• **TO DO**: Your task is to transcribe the entries below exactly, beginning with the line containing "In the scene" and ending with the final line, and to add nothing else.

-------- EXERCISE INPUTS

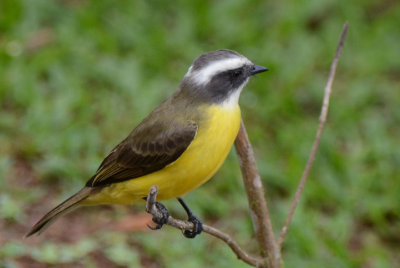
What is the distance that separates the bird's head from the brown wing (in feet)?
0.81

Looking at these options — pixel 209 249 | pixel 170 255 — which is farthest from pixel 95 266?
pixel 209 249

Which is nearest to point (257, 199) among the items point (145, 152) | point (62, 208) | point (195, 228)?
point (195, 228)

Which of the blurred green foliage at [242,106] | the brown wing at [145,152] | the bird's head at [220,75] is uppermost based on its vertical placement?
the bird's head at [220,75]

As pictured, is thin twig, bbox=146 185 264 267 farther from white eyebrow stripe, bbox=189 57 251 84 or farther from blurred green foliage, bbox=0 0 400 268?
blurred green foliage, bbox=0 0 400 268

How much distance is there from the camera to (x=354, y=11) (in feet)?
28.6

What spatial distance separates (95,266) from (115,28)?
3.68 meters

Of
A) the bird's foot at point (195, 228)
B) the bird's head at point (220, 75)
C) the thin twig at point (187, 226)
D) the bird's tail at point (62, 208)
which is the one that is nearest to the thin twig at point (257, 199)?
the thin twig at point (187, 226)

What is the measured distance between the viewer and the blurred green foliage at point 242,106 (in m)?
5.55

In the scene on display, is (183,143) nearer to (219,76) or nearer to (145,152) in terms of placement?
(145,152)

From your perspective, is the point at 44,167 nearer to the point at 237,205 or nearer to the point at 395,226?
the point at 237,205

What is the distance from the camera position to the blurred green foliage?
5555 mm

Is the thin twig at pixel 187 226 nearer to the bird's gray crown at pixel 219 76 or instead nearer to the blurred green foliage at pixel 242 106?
the bird's gray crown at pixel 219 76

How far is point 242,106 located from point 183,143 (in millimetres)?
3371

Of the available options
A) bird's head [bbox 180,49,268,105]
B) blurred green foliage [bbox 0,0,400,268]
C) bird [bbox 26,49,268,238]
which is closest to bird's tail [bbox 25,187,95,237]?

----------------

• **RESULT FOR THIS TASK**:
In the scene on display, is (183,143) nearer to (219,76) or nearer to (145,152) in terms of placement?
(145,152)

From your perspective, is the point at 44,167 nearer to the point at 237,205 or nearer to the point at 395,226?
the point at 237,205

What is the distance from the camera position to the blurred green foliage?
5555 mm

Is the thin twig at pixel 187 226 nearer to the bird's gray crown at pixel 219 76 or instead nearer to the blurred green foliage at pixel 242 106?
the bird's gray crown at pixel 219 76

How far is point 242,106 located from point 183,143 (in millimetres)?
3371

Of the available options
A) bird's head [bbox 180,49,268,105]
B) blurred green foliage [bbox 0,0,400,268]
C) bird [bbox 26,49,268,238]
which is closest to bird's tail [bbox 25,187,95,237]?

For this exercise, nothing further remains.